• _Extracted text_:
--------

Jun. 26, 2002, at 3:41:49 PM

A Chautauqua for Chautauqua

This summer at Chautauqua Institution (Chautauqua, N.Y.), an "Abrahamic Program" attempts to reconcile the three Semitic religions. (In historical order, these are Judaism, Christianity, and Islam.)

This is like trying to create harmony among lunatics in the hope that they may learn to run the asylum.

The summer might be better spent studying three deeply non-Semitic works. These three books -- on Chinese, Greek, and Japanese philosophy -- were suggested by the "Chautauqua" of Robert M. Pirsig in his 1974 classic, Zen and the Art of Motorcycle Maintenance. (Page numbers below refer to the 25th anniversary edition published by William Morrow & Company in 1999.)

Taken together, these three books form an extended meditation on three key words in Pirsig's opus: Quality! Virtue! Dharma! (page 377).

Quality

From Pirsig's Chapter 20 (page 254) --

What he had been talking about all the time as Quality was here the Tao, the great central generating force of all religions... all knowledge, everything.

For the source of this force, see

Lao-tzu's Taoteching,
translated by Red Pine
with selected commentaries of
the past 2000 years
,

published in 1996 by
Mercury House, San Francisco.

Virtue

From Pirsig's Chapter 29 (page 376) --

"What moves the Greek warrior to deeds of heroism," Kitto comments, "is not a sense of duty as we understand it...duty towards others: it is rather duty towards himself. He strives after that which we translate `virtue' but is in Greek aretê, 'excellence' -- we shall have much to say about aretê. It runs through Greek life."

--------

• _What you will do_:
[A] Decide whether each statement agrees with the Chautauqua post, answering yes or no and quoting the words that settle it:
(i) The three Semitic religions are listed in historical order as Judaism, Christianity, and Islam.
(ii) The page numbers cited refer to the original 1974 edition of Pirsig's book.
(iii) The Red Pine translation of the Taoteching was published by Mercury House in New York.
[B] Answer from the Chautauqua post:
(i) On which page of Pirsig's book do the three key words appear?
(ii) Which chapter of Pirsig's book is quoted under the heading "Quality"?
(iii) What Greek word is given for what is translated "virtue"?
The material after this line comes from a different source than the Chautauqua post.

• _Data provided_:

--------

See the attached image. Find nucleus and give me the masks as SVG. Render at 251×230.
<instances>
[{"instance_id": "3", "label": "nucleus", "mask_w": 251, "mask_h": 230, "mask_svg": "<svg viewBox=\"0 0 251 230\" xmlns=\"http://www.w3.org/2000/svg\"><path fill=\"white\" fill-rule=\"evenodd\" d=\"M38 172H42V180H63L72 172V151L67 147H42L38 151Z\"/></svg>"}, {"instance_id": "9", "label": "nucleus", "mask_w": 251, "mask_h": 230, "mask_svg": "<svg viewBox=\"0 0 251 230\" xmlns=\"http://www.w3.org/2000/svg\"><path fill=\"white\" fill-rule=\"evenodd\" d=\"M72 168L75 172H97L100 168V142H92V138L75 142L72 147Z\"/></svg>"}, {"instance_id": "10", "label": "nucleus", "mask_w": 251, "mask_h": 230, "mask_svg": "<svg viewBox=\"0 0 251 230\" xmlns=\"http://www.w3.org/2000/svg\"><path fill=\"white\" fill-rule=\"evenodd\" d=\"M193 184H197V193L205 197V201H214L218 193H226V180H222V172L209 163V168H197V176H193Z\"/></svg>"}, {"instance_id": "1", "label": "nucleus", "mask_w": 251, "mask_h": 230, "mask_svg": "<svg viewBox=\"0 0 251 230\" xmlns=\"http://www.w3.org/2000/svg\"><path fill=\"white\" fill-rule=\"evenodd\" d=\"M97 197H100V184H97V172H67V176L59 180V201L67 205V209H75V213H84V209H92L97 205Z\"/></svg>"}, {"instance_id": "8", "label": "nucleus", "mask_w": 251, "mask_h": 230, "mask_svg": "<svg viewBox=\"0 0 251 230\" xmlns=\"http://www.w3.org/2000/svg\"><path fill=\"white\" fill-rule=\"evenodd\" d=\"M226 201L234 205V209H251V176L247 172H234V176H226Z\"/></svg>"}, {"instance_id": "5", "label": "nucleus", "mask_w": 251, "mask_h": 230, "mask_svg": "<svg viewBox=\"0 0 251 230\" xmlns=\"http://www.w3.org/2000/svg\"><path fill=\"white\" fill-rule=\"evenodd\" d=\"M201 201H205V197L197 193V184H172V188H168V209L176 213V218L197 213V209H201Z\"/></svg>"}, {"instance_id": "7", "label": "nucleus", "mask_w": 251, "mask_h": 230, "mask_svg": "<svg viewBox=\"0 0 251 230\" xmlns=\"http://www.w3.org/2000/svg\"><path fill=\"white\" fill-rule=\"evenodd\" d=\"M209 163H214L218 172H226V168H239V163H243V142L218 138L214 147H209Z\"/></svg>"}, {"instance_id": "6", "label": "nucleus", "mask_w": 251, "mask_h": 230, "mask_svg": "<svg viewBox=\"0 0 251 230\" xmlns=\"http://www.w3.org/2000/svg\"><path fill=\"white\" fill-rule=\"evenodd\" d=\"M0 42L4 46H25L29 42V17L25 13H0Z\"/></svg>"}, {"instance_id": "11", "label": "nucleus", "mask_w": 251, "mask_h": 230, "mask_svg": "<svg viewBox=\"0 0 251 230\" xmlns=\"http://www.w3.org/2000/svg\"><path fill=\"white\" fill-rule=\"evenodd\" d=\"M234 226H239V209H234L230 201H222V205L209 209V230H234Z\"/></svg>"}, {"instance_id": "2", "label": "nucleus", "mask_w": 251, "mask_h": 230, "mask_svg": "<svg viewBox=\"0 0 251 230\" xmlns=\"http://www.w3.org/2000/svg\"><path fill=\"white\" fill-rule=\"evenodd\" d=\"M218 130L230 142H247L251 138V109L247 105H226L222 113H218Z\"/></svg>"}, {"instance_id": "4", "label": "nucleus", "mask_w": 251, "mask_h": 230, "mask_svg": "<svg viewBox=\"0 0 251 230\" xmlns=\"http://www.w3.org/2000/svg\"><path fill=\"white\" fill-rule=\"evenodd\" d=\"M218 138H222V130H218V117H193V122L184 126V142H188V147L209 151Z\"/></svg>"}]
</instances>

--------

• _Expected responses_:
[A]
(i) Yes: "(In historical order, these are Judaism, Christianity, and Islam.)"
(ii) No: "Page numbers below refer to the 25th anniversary edition published by William Morrow & Company in 1999."
(iii) No: "Mercury House, San Francisco."

[B]
(i) Page 377.
(ii) Chapter 20 (page 254).
(iii) Aretê.